Una de las
cosas impagables del primer día del año es el silencio. Me gusta levantarme
temprano, salir a la calle, ver las calles vacías, recorrerlas a pie o en bici,
comprobar que los establecimientos están cerrados y que sólo algún solitario
como yo ha tenido la misma idea de disfrutar de la ciudad vacía. También hay
gente que sale temprano para que el perro eche la primera meada, mientras la
mayoría se despereza ahora, en este preciso momento, mientras en la calle hace
un sol impropio de un día de enero, y algunos vuelven al sofá que abandonaron
tarde en la noche porque en las teles corre ese famoso concierto de año nuevo,
cuyas imágenes han de repetir los telediarios varias veces al día, tan
empalagosos los comentarios como la propia música, tan parecida a los libros
que la gente suele comprar como regalo estos días, lo más cerca que han de
estar, apartándose del ruido que es la vida corriente, del rebozo del arte,
aunque ni una cosa ni otra lo sean. Qué otra cosa pueden hacer si todo está cerrado.

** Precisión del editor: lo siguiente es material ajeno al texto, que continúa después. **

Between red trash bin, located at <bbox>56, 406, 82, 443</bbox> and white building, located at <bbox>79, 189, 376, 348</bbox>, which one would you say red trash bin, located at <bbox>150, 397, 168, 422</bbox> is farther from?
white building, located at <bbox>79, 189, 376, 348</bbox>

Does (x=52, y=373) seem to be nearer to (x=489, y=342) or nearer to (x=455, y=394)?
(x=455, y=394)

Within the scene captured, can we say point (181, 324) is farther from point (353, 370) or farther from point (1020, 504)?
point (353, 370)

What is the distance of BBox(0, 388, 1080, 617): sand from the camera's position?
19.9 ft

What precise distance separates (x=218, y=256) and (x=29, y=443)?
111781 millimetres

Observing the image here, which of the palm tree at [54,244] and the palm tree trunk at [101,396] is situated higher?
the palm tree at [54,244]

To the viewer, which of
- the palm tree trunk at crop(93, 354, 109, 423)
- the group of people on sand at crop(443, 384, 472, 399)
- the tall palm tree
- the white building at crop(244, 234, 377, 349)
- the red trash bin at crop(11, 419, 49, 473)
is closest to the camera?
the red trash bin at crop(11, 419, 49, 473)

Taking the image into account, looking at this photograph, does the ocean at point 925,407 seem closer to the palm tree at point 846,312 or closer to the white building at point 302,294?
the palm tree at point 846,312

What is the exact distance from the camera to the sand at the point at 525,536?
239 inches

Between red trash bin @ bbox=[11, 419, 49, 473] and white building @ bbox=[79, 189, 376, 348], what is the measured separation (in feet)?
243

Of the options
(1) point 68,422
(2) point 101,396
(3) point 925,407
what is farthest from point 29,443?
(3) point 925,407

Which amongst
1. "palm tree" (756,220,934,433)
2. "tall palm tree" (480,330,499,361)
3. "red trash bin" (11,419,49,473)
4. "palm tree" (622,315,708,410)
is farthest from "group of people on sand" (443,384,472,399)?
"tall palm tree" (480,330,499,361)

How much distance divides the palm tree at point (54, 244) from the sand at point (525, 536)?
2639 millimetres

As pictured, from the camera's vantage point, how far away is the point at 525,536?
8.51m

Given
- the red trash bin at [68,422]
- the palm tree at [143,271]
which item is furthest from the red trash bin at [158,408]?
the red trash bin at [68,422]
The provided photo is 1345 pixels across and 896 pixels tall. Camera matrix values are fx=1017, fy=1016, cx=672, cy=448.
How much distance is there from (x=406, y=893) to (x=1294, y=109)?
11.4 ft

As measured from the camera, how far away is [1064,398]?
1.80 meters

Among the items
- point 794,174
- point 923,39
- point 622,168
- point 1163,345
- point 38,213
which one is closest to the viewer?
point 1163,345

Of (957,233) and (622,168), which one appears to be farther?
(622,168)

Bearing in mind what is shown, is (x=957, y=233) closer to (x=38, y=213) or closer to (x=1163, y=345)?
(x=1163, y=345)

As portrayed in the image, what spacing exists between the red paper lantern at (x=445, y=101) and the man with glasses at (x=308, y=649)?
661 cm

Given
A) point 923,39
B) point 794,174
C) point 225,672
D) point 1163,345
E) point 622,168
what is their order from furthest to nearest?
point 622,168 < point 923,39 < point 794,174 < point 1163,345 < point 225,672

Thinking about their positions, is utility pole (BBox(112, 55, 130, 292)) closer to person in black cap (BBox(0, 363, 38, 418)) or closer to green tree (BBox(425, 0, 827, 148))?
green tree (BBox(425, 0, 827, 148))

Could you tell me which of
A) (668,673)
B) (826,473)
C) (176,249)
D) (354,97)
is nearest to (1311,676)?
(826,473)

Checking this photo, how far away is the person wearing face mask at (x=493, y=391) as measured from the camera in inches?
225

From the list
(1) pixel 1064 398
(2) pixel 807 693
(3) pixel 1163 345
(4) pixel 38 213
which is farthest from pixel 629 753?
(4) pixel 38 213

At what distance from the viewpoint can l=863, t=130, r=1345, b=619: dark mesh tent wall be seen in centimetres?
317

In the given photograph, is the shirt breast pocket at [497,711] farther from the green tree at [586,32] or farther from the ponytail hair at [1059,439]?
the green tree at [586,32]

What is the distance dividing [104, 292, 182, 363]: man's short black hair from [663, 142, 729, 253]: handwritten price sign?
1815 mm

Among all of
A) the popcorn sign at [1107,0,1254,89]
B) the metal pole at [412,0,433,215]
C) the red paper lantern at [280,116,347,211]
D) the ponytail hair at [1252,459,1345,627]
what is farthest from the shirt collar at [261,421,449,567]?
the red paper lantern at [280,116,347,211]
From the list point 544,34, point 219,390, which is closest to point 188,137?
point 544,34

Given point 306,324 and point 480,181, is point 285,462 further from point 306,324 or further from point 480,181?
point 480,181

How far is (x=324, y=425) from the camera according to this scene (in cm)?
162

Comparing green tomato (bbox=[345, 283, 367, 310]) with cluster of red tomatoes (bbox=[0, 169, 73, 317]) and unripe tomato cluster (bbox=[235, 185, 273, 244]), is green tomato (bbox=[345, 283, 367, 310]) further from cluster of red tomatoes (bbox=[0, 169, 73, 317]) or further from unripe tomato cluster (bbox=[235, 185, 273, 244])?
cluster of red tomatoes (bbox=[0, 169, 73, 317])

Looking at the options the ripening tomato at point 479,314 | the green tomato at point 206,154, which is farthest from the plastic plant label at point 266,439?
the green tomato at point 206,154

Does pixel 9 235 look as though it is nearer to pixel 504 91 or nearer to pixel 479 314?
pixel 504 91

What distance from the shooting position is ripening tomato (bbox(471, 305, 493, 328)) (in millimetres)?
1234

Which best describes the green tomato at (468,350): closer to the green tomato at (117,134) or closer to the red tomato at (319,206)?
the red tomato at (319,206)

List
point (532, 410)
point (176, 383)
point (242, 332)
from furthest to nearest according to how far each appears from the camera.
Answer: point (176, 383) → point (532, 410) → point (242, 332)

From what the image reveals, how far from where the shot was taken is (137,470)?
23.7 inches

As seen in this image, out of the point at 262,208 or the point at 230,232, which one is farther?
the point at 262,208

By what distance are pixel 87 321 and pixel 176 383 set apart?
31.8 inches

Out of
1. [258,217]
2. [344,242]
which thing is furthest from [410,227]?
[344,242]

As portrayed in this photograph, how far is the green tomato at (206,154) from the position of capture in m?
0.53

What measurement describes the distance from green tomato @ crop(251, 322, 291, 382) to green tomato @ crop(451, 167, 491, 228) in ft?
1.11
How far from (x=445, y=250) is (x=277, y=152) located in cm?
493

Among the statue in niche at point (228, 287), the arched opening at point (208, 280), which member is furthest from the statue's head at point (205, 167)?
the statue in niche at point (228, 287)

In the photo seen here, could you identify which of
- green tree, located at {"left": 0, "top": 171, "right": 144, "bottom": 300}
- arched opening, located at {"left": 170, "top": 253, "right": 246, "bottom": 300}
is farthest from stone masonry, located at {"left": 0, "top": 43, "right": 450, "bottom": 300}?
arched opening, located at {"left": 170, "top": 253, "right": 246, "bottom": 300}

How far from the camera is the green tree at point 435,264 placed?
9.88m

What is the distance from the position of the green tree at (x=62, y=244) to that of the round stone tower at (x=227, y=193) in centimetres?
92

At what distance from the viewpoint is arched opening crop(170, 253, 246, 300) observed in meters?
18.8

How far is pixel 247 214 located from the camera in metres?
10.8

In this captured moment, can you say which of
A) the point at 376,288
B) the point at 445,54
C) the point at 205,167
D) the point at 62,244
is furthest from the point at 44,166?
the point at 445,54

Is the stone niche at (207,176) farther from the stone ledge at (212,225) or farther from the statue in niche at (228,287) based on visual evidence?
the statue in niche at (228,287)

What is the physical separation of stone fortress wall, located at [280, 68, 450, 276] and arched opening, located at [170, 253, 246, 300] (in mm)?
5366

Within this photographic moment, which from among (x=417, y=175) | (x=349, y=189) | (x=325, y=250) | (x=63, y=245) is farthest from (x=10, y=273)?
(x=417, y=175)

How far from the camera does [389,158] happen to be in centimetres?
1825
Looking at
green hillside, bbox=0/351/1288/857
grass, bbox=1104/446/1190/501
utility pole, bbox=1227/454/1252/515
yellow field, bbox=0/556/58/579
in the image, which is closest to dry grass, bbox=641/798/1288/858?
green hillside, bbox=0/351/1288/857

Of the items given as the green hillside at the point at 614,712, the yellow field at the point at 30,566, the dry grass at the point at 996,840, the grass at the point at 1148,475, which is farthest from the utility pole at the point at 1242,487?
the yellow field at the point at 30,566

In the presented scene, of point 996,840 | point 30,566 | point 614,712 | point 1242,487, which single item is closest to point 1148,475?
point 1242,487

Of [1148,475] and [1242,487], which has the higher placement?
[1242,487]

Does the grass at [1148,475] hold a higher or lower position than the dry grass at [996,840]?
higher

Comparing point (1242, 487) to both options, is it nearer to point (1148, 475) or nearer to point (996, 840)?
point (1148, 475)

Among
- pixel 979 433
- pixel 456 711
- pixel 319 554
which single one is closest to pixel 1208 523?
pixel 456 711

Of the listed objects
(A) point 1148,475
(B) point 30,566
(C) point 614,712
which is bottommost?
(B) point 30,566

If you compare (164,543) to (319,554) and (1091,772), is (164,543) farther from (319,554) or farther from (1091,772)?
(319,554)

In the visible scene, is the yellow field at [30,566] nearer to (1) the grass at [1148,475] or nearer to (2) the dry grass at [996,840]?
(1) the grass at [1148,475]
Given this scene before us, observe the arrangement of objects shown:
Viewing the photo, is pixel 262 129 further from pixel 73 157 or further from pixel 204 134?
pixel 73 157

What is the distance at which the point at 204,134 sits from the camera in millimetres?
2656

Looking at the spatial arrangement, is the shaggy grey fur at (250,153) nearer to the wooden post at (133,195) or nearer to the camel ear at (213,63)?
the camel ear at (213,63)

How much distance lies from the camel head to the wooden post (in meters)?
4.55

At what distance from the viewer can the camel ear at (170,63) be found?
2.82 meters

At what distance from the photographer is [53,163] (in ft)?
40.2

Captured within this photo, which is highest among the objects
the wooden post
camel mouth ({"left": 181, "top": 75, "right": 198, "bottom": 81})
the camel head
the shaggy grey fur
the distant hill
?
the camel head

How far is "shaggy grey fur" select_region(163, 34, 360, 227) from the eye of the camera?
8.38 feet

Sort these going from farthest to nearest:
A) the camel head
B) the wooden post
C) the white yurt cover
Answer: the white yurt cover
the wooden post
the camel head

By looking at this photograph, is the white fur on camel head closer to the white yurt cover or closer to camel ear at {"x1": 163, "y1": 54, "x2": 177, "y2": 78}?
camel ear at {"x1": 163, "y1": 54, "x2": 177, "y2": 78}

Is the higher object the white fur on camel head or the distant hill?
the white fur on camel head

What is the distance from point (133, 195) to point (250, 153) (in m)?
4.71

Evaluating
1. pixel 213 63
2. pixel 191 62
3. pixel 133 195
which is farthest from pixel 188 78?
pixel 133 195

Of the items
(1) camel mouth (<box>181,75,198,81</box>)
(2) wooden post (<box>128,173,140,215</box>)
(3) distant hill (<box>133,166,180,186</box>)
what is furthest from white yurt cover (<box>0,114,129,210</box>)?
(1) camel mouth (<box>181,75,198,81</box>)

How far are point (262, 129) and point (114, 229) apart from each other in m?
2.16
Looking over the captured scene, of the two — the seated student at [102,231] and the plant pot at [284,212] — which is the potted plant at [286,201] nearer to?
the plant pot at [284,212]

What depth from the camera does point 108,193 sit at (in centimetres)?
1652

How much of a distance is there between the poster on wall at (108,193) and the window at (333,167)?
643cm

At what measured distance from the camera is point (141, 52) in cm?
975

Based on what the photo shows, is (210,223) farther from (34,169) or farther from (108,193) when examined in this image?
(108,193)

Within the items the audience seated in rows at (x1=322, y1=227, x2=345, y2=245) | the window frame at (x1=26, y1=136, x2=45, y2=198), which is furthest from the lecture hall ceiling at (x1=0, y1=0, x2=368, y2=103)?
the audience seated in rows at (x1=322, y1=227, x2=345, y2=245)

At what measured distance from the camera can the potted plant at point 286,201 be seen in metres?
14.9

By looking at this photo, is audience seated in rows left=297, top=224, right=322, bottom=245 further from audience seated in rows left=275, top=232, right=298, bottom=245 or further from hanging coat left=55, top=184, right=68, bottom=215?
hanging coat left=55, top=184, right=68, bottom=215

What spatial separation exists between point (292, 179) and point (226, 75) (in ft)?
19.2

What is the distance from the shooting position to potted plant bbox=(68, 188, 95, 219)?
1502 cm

Desde luego no hacer balance del año acabado ni proyectarse sobre el 2015. Yo
mismo quisiera que este nuevo año sea diferente del acabado y lo será sin duda,
porque todos lo son como lo son cada uno de sus días sin que sepamos dónde
comienzan los cambios, no desde luego donde nosotros ponemos la señal sino
donde el destino la tiene fijada y no conocemos. Organizamos festejos, los
llenamos de banderolas, levantamos copas, nos damos abrazos para domesticar el
tiempo, decimos aquí comienza un tiempo nuevo, pero no es verdad porque no
somos dueños de nuestro destino, los grandes sucesos llegan sin nuestro
consentimiento, nos sorprenden siempre, nos trastornan sin que podamos hacer
gran cosa por encauzarlos y llevar la vida por donde queremos. En mi caso, sé
que en 2015 han de ocurrir alguna cosas, agradables, bonitas, y algunas más que
querría que sucediesen pero no sé si sucederán y otras que no sucediesen, pero
no puedo hacer otra cosa que esperar y ver.
Cómo se ha
ido el día, cómo en el atardecer ha ido cambiando el tono de la luz, desde el
dorado al ambarino hasta desaparecer en el pálido frío de la tarde, pero el
silencio del día ha estado ahí, sólo interrumpido por un ligero taconeo en la
acera de enfrente, los gañidos de un perro con ganas de salir a la calle o el largo
estruendo de un coche solitario que pasa por la calle de atrás. Podrían ser
todos los días como este, un placer sin exigencias, con todas las horas
gratuitas para dedicarlas a no hacer nada, la mañana a que el sol bañe mis
mejillas frías, la tarde a paladear la prosa de ese escritor que casi acabo de
descubrir, aunque ya antes sin atención había leído, a quien envidio porque sé
que nunca escribiré como él, a quien admiro por haber mantenido la calma para
que el tiempo hable a su favor, la noche para saludar a la luna, blanca,
solitaria, silenciosa, compañera cómplice, sin más afán que completar su
redondel.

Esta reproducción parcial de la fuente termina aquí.